* _EXERCISE_
Work through the data line by line, gathering every line that has the word "California".

[Opening DATA SECTION section]

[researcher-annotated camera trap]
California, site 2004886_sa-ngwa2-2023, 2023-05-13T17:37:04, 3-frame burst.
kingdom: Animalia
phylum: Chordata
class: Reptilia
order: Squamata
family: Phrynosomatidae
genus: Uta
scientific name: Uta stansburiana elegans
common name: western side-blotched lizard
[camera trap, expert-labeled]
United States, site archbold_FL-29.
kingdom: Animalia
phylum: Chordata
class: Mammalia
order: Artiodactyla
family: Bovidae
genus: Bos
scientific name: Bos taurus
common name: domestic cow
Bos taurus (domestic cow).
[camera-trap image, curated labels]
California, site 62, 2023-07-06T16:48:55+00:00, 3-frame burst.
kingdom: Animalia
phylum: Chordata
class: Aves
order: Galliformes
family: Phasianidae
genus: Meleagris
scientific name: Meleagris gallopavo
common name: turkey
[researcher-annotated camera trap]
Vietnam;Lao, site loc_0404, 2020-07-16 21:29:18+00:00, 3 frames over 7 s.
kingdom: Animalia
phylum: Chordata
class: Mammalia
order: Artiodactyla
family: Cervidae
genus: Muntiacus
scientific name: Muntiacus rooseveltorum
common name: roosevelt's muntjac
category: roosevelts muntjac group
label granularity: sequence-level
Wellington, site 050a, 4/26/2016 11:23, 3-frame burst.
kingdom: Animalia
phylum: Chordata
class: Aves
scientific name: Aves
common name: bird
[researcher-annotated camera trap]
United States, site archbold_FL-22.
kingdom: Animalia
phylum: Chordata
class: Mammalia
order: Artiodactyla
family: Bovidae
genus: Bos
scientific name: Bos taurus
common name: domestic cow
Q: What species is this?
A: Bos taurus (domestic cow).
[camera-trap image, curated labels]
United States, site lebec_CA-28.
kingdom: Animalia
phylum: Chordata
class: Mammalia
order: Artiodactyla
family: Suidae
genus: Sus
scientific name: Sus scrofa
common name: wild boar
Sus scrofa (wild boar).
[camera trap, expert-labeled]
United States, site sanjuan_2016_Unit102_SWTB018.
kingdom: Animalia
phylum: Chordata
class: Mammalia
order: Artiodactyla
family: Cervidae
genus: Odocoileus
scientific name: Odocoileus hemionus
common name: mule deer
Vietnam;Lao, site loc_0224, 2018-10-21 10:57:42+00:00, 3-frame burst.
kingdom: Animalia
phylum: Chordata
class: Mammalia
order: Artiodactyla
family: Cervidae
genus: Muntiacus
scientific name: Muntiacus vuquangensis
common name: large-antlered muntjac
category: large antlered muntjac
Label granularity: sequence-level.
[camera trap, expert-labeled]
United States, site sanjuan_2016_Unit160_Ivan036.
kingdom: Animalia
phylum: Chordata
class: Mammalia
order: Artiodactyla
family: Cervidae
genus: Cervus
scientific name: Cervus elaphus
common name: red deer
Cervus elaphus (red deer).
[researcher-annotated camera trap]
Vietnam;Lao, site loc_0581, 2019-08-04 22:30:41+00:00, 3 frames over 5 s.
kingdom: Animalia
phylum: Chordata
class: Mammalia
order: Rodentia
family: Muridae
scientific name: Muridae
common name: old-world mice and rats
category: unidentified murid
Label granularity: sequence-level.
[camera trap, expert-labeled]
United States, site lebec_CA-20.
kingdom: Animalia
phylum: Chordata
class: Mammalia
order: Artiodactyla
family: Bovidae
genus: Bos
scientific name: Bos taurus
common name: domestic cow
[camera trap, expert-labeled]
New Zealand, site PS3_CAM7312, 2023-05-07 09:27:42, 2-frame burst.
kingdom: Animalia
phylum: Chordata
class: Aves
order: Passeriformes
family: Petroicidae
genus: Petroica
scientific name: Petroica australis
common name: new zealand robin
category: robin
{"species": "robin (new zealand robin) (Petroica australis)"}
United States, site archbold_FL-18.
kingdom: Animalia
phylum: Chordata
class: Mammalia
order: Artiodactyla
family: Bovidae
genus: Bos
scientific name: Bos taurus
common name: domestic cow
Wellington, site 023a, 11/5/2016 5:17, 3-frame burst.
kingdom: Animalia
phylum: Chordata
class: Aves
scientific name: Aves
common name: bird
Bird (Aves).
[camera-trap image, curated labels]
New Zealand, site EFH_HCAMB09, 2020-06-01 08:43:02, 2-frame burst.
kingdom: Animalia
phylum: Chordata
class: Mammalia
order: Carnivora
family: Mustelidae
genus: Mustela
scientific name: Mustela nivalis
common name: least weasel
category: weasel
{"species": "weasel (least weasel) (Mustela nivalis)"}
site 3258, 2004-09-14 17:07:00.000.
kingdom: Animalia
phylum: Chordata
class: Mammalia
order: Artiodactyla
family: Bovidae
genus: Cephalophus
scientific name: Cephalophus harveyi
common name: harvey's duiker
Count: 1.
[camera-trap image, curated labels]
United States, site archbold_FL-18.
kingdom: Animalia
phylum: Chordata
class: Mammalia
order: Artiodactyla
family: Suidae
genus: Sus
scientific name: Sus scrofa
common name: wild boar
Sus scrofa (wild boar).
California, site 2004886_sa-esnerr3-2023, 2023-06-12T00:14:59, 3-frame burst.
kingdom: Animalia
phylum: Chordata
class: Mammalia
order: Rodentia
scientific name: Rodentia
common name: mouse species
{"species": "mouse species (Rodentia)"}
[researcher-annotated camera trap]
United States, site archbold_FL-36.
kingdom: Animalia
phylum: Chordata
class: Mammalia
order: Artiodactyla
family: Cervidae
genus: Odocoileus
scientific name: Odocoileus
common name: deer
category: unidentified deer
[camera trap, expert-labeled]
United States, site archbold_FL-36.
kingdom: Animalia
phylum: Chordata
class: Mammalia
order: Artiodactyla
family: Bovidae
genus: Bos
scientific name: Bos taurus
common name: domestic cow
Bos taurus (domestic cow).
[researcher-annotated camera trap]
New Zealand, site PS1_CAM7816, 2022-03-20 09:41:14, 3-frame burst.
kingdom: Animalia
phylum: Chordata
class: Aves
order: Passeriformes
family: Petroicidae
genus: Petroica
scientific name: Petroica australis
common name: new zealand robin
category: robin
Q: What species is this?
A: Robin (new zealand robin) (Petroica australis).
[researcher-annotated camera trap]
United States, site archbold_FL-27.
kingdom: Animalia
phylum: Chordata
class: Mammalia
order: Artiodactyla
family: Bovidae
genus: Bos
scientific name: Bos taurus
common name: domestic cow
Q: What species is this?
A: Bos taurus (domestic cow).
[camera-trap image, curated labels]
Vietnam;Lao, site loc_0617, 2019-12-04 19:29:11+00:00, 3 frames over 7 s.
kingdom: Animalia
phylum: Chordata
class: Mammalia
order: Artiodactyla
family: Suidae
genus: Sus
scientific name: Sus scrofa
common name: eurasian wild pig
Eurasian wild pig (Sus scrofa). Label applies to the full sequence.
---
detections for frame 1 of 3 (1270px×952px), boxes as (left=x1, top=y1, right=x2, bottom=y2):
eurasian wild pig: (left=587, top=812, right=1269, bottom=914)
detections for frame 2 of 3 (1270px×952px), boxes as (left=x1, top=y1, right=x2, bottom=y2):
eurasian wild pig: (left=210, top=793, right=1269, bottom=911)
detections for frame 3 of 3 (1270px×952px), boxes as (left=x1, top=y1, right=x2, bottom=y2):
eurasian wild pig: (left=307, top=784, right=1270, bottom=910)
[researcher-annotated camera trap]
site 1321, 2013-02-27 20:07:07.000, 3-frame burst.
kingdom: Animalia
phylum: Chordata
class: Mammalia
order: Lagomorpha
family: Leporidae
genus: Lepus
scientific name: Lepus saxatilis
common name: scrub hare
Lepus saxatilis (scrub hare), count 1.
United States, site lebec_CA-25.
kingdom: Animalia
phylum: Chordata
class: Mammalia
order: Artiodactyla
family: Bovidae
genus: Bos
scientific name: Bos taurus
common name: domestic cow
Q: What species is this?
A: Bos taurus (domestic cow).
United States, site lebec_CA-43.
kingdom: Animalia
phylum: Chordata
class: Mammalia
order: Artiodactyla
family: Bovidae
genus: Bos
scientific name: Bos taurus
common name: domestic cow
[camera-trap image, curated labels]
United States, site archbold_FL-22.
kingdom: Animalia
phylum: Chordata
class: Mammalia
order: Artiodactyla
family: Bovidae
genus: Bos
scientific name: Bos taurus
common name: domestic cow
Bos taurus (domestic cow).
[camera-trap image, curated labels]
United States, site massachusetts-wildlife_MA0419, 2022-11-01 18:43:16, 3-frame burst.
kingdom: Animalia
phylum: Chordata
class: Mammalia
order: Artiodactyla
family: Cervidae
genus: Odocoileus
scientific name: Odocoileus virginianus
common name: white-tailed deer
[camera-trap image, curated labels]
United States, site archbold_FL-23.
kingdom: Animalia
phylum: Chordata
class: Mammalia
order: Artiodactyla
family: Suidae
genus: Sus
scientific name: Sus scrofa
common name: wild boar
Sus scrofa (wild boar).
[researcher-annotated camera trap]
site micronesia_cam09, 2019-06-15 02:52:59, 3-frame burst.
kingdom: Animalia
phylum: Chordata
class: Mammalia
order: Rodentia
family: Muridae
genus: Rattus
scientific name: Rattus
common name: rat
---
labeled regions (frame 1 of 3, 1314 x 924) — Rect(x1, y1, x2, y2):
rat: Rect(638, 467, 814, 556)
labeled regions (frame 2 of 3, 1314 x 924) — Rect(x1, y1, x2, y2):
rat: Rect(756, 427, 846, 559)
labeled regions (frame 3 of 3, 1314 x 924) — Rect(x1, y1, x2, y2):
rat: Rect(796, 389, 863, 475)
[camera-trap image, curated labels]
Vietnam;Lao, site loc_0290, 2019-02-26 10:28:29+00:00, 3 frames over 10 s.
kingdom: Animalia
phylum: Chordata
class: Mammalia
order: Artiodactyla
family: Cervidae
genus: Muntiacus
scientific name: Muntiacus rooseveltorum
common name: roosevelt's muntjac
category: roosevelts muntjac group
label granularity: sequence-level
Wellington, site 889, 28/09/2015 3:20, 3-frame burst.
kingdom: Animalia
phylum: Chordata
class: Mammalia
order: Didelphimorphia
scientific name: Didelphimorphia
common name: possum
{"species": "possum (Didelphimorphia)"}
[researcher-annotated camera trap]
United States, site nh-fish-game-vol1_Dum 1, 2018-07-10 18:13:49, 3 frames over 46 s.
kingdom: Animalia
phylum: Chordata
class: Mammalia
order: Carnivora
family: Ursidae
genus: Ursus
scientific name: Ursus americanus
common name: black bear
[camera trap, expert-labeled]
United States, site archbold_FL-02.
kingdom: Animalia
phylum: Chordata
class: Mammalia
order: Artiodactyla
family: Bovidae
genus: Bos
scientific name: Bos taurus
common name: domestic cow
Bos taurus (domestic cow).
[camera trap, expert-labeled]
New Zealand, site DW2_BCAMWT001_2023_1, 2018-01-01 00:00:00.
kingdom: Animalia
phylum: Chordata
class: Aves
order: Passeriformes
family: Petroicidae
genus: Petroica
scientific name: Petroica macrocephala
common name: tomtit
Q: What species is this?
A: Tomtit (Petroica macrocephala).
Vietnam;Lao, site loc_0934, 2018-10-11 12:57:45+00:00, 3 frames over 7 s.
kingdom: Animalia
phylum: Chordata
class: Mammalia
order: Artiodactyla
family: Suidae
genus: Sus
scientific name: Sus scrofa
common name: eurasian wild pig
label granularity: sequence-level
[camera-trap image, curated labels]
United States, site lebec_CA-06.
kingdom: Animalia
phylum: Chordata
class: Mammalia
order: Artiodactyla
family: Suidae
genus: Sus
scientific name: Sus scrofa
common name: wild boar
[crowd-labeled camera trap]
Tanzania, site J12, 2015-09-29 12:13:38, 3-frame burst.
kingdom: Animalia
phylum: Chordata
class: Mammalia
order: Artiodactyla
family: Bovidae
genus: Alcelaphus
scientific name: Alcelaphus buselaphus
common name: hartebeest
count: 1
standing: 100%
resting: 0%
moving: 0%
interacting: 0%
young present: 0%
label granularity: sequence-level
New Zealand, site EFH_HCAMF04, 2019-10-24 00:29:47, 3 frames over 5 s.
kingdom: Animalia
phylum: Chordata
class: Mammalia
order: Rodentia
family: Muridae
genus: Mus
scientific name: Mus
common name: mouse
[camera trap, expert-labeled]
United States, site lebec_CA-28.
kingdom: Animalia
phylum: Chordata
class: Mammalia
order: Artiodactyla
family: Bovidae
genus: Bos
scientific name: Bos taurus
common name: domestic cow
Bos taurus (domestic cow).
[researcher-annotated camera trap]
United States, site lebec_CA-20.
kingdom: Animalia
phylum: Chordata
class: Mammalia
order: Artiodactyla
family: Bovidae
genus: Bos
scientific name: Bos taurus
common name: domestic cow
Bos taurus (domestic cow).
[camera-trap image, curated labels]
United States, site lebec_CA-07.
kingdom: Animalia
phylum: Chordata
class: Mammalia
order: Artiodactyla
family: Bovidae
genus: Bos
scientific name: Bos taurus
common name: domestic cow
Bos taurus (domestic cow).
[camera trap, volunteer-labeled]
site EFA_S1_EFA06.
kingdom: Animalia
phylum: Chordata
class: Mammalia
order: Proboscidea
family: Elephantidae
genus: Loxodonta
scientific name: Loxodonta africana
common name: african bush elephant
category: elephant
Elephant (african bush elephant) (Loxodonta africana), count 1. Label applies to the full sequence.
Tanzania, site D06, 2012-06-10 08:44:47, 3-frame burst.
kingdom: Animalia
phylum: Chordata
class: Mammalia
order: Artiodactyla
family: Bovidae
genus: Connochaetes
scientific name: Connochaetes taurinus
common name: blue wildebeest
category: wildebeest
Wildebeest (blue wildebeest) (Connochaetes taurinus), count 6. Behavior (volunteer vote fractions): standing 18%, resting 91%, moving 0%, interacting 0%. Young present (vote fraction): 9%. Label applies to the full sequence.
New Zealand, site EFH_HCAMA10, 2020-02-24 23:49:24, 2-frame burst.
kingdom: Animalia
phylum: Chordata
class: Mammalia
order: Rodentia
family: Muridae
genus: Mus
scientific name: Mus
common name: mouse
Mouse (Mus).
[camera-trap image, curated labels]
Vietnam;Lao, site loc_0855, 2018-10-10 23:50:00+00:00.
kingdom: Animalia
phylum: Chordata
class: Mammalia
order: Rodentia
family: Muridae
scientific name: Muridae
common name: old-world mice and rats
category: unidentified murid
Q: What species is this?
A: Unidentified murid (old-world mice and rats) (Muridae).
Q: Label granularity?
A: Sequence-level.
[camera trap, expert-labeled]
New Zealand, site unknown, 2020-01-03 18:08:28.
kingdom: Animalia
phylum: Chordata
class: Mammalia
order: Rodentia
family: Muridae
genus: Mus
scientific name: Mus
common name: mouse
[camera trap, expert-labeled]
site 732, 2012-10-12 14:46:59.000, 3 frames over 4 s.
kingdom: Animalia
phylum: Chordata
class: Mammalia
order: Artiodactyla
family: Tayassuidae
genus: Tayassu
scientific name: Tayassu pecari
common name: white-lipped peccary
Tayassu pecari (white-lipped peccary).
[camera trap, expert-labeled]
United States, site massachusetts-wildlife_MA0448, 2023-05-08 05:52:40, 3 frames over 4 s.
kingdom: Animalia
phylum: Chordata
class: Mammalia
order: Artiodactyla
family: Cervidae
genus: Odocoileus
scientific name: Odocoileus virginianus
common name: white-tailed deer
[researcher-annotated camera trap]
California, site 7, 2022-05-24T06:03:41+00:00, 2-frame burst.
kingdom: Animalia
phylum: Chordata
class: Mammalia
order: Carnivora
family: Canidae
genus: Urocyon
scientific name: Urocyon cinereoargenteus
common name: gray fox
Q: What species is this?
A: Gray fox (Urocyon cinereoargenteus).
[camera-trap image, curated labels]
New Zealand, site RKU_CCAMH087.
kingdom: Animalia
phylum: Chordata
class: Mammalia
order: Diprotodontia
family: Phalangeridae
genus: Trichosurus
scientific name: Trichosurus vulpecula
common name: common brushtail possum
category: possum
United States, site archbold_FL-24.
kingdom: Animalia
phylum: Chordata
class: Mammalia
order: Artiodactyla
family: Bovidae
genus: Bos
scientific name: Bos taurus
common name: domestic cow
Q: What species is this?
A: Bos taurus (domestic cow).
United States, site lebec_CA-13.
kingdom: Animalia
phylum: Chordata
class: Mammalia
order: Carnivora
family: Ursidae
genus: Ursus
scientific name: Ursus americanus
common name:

[Closing DATA SECTION section]

* _WRITTEN RESPONSE_
California, site 2004886_sa-ngwa2-2023, 2023-05-13T17:37:04, 3-frame burst.
California, site 62, 2023-07-06T16:48:55+00:00, 3-frame burst.
California, site 2004886_sa-esnerr3-2023, 2023-06-12T00:14:59, 3-frame burst.
California, site 7, 2022-05-24T06:03:41+00:00, 2-frame burst.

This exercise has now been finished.